On Friday, September 6, 2013 9:47:00 AM UTC-4, Ed Huntress wrote:


So I thought the topic was about whether a hgh or low Gini number made a difference.




It is. But you can read what he said either way. Here's what he said:


And yet you seem not to be concerned with the general case, but instead only want to discuss the U.S. economy.




That's what we were talking about -- the rising income disparities in

the US, and the implications of IMF and other research from other

countries for the US economy.



There isn't much to be applied to the US, from the experience of a

relatively poor economy where over 50% of the workers are involved in

farming.





So you are trying to restrict the discussion to a single country instead of discussing the general case. So cherry picking the data.




I'm not tryint to "restrict" anything. I'm talking about the subject

we were discussing.



Now I am really confused. First you say the subject is about whether a hgh or low Gini number made a difference. And then you say it is only about the U.S. economy related to the Gini number. You need to be less parochial. If the Gini number makes a difference it ought to make a difference regardless of the country. If it is country dependent then there must be other factors involved.

Dan


Let's try to clarify it, then. A GINI coefficient, by itself, doesn't
tell you much. I agreed to that point several messages ago in this
thread. As a raw number, divorced from historical trends and the
structure of particular economies, its implications are ambiguous.

But a rising GINI coefficient can be an indicator of an economy's and
a society's decling functionality and potential for growth.

It's a complex and nuanced subject. For the current thinking among
economists and some of the latest research, that Special Report I
linked to tells the broad picture and where the current agreements and
disagreements lie:

http://www.economist.com/node/21564414

If you don't want to go look at that, here's the part that George and
I have been talking about:

=============================================

And in today’s sluggish economies, more inequality often means that
people at the bottom and even in the middle of the income distribution
are falling behind not just in relative but also in absolute terms...
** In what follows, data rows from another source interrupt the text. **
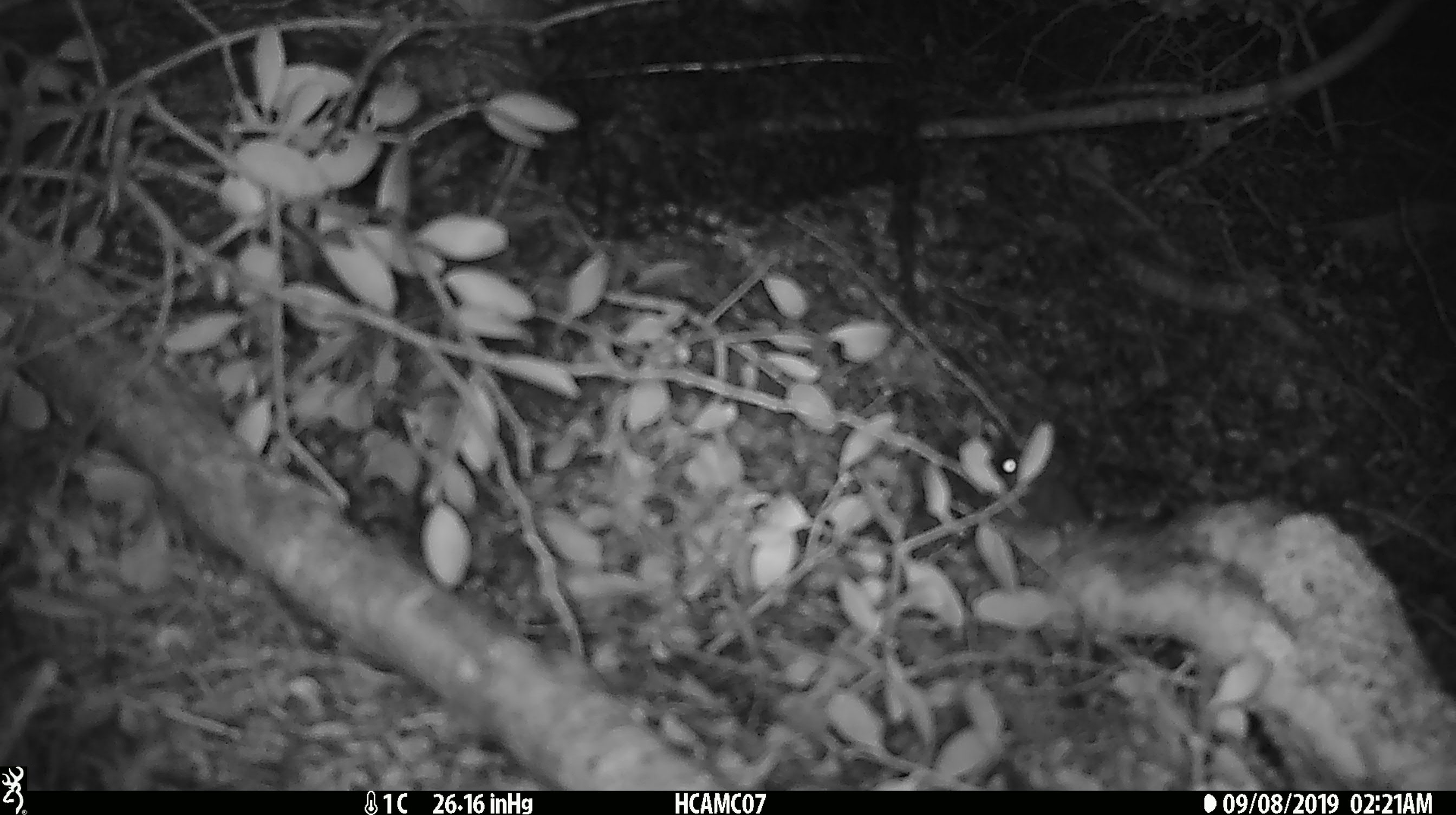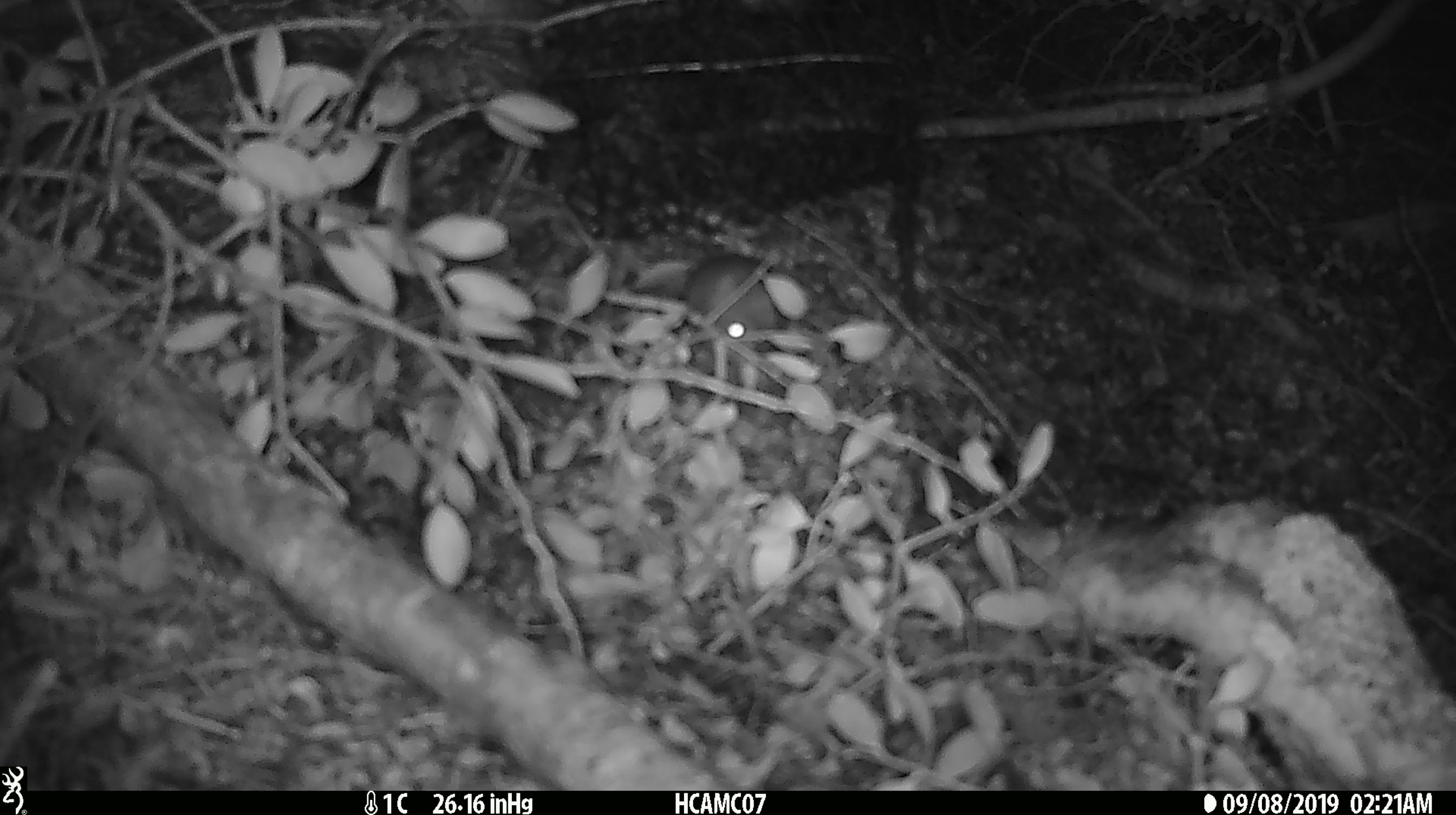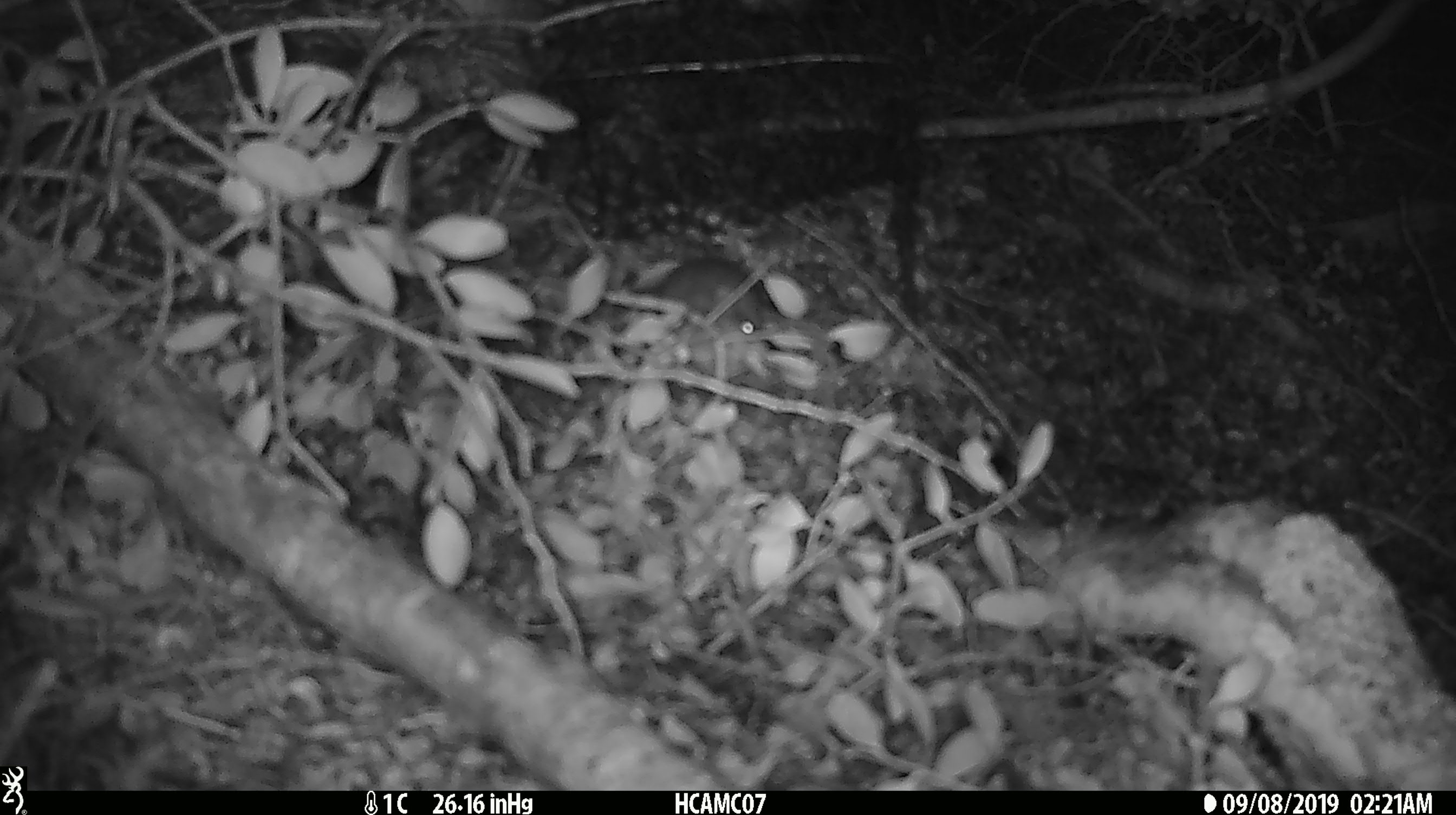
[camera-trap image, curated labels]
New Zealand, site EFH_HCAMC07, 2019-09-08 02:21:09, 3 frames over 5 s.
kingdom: Animalia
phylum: Chordata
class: Mammalia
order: Rodentia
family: Muridae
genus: Mus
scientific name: Mus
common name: mouse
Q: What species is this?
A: Mouse (Mus).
....The mainstream consensus has long been that a growing economy
raises all boats, to much better effect than incentive-dulling
redistribution. Robert Lucas, a Nobel prize-winner, epitomised the
orthodoxy when he wrote in 2003 that “of the tendencies that are
harmful to sound economics, the most seductive and…poisonous is to
focus on questions of distribution.”

But now the economics establishment has become concerned about who
gets what. Research by economists at the IMF suggests that income
inequality slows growth, causes financial crises and weakens demand.
In a recent report the Asian Development Bank argued that if emerging
Asia’s income distribution had not worsened over the past 20 years,
the region’s rapid growth would have lifted an extra 240m people out
of extreme poverty. More controversial studies purport to link
widening income gaps with all manner of ills, from obesity to suicide.

The widening gaps within many countries are beginning to worry even
the plutocrats. A survey for the World Economic Forum meeting at Davos
pointed to inequality as the most pressing problem of the coming
decade (alongside fiscal imbalances). In all sections of society,
there is growing agreement that the world is becoming more unequal,
and that today’s disparities and their likely trajectory are
dangerous.

=============================================

There are a few ways in which a rising GINI can be good. There are
more ways that it can be bad. In our case, it reflects a hollowing out
of the middle class.

Comparing our GINI to that of a country where 50% of the workers are
engaged in farming, like Albania, tells you nothing much, except that
GINI numbers are only useful indicators in terms of trends, and of
comparisons between countries at similar stages of development.